A randomized clinical trial testing two implementation strategies to promote the treatment of tobacco dependence in community mental healthcare
- PMID: 37084508
- PMCID: PMC10198962
- DOI: 10.1016/j.drugalcdep.2023.109873
A randomized clinical trial testing two implementation strategies to promote the treatment of tobacco dependence in community mental healthcare
Abstract
Introduction: People with serious mental illness (SMI) are more likely to smoke and less likely to receive tobacco treatment. Implementation strategies may address clinician and organizational barriers to treating tobacco in mental healthcare.
Methods: A cluster-randomized trial (Clinic N=13, Client N=610, Staff N=222) tested two models to promote tobacco treatment in community mental healthcare: standard didactic training vs. Addressing Tobacco Through Organizational Change (ATTOC), an organizational model that provides clinician and leadership training and addresses system barriers to tobacco treatment. Primary outcomes were changes in tobacco treatment from clients, staff, and medical records. Secondary outcomes were changes in smoking, mental health, and quality of life (QOL), and staff skills and barriers to treat tobacco.
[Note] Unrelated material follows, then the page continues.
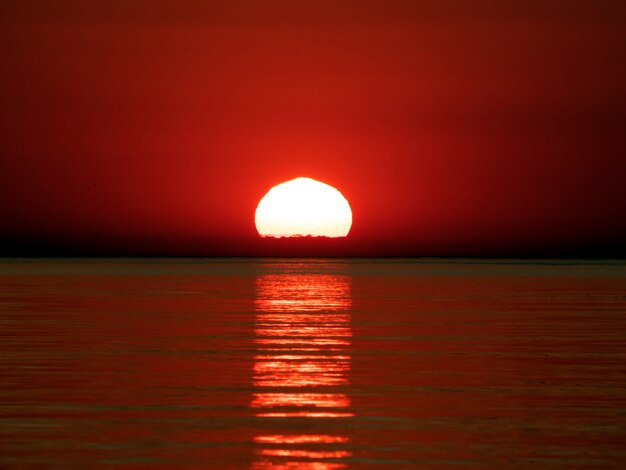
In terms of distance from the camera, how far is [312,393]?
15758 millimetres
Results: Clients at ATTOC sites reported a significant increase in receiving tobacco treatment from clinician at weeks 12 and 24 (ps<0.05) and tobacco treatments and policies from clinics at weeks 12, 24, 36, and 52 (ps<0.05), vs. standard sites. ATTOC staff reported a significant increase in skills to treat tobacco at week 36 (p=0.05), vs. standard sites. For both models, tobacco use medications, from clients (week 52) and medical records (week 36), increased (ps<0.05), while perceived barriers decreased at weeks 24 and 52 (ps<0.05); 4.3% of clients quit smoking which was not associated with model. QOL and mental health improved over 24 weeks for both models (ps<0.05).
Conclusions: Standard training and ATTOC improve use of evidence-based tobacco treatments in community mental healthcare without worsening mental health, but ATTOC may more effectively address this practice gap.
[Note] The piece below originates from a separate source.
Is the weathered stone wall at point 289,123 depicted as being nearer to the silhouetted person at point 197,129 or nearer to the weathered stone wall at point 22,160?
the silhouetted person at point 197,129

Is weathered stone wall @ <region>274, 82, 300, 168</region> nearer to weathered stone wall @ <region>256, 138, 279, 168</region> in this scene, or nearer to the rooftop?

Keywords: Implementation; Mental health; Tobacco treatment; Training.
Copyright © 2023 Elsevier B.V. All rights reserved.
Conflict of interest statement
Declaration of Competing Interest Dr. Schnoll has received medication and placebo free from Pfizer and has provided consultation to Pfizer, GlaxoSmithKline, and Curaleaf. Dr. Beidas is principal at Implementation Science & Practice, LLC. She receives royalties from Oxford University Press, consulting fees from United Behavioral Health and OptumLabs, and serves on the advisory boards for Optum Behavioral Health, AIM Youth Mental Health Foundation, and the Klingenstein Third Generation Foundation outside of the submitted work.